Nos tempos em que nas manhãs de domingo, bem acompanhado pela Teresinha Barreiros e pela Paula Folhadela, me deslocava ao Batalha para ouvir o grande Henrique Alves Costa e assistir à sessão do Cineclube do Porto, Roman Rajmund Polański ainda era principalmente aquele realizador de origem polaca casado com a bela Sharon Tate (logo depois assassinada, em estado de gravidez, pelos Manson).
Recuperei parcialmente aquele meu handicap quando pude aceder, um pouco mais tarde, à visualização de filmes de culto como “Repulsa”, “Cul-de-Sac”, “Rosemary’s Baby” e “Chinatown”. A que adicionaria, num último quarto de século pessoalmente agitado e artisticamente controverso, a qualidade de “Frantic”, de “O Pianista” e agora (oitenta anos já completados) deste surpreendente “Vénus de Vison”.

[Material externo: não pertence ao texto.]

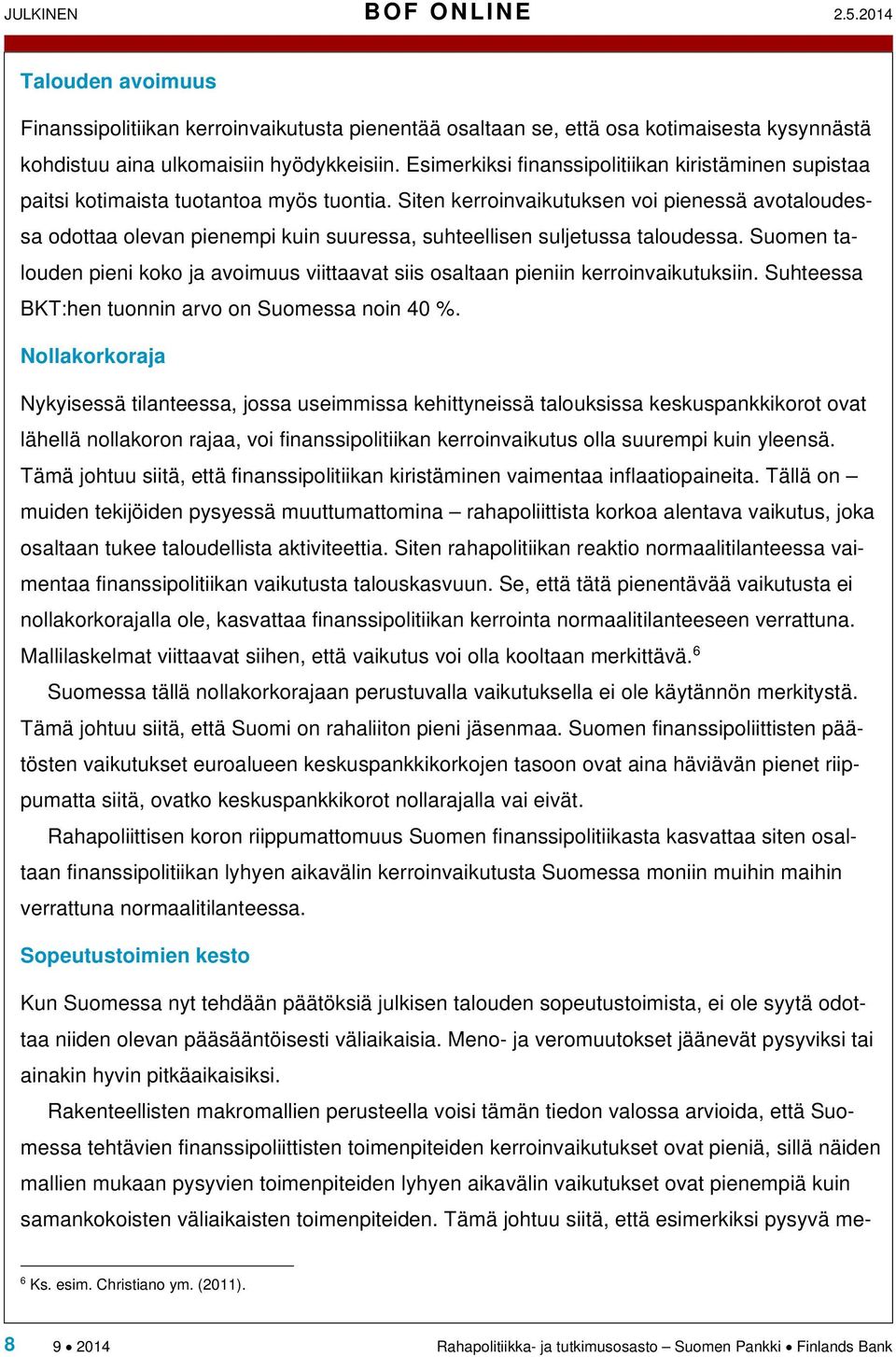 Siten kerroinvaikutuksen voi pienessä avotaloudessa odottaa olevan pienempi kuin suuressa, suhteellisen suljetussa taloudessa.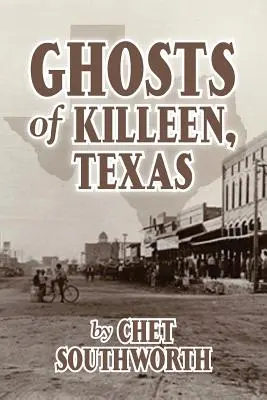 Los fantasmas de Killeen, Texas - Ghosts of Killeen, Texas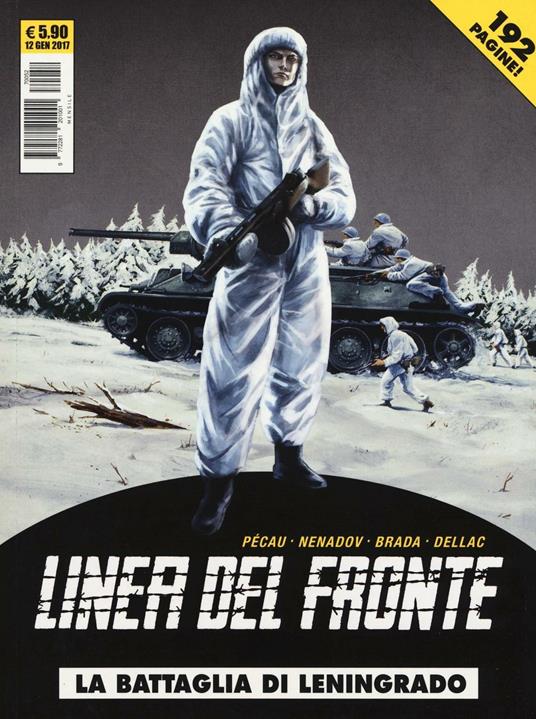 battaglia di Leningrado. Linea del fronte. Vol. 4 - Jean-Pierre Pécau,Brada,Benoît Dellac - copertina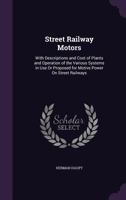 Street Railway Motors: With Descriptions and Cost of Plants and Operation of the Various Systems in Use Or Proposed for Motive Power On Street Railways 127550468X Book Cover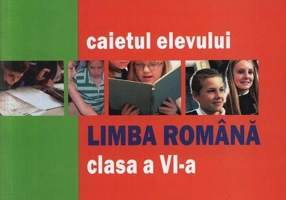 Limba română. Caietul elevului clasa a VI-a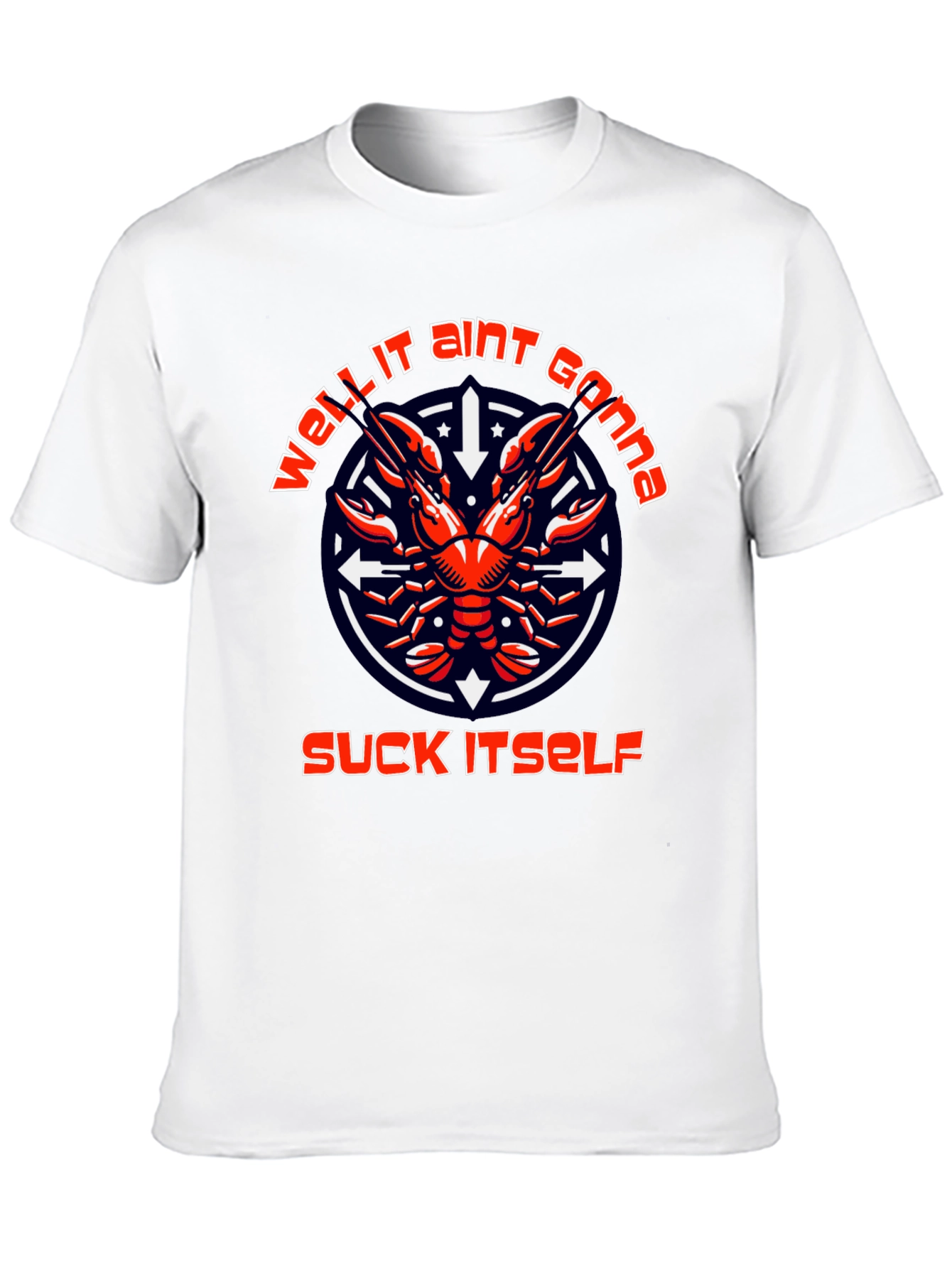 Funny Crawfish T-Shirt: Well It Aint Gonna Suck Itself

Ouçamo-lo a propósito (excerto de uma entrevista de Francisco Ferreira em Cannes, publicada na revista “Atual” do “Expresso”): “Outra coisa de que eu gosto neste filme é que ele não está de todo relacionado com a indústria e com o que se vê hoje nos ecrãs. Estou farto destas ‘coisas’ cheias de crueldade e de ruído, com gargantas cortadas e carros a explodir. Tudo coisas, deixe-me dizer-lhe, que me excitavam muito quando eu era um jovem cineasta.”
Um filme como este só está ao alcance daqueles poucos seres que combinam uma biografia bem recheada de vida e o talento dos sobredotados. E surpreende de início a fim, quer porque só integra duas personagens (ademais fechadas no espaço quase vazio de um teatro parisiense), quer porque conta com uma presença feminina fulgurante (aliás sua mulher, Emmanuelle Seigner) e com uma presença masculina muito conseguida (Mathieu Amalric), quer porque resulta de uma peça com um tremendo potencial argumentativo, quer porque roça a perfeição no diálogo que em permanência constrói entre a ficção e a realidade, quer porque beneficia de uma encenação absolutamente extraordinária, quer porque é indescritível o encaixe da música de Alexandre Desplat.
O realizador, esse, liga-o a uma sua bem reconhecível conjunção de gostos pessoais (mulheres e homens perturbados), explicando sobre aquela Vanda: “É uma mulher que sabe o que quer. Este filme é a história de um homem enrolado por uma mulher com a facilidade com que se enrola um charro. Eu queria fazer um filme para mulheres. E ter uma que diz as coisas certas, numa linguagem divertida, sem banalidades.” Exploit, um dos grandes filmes do ano!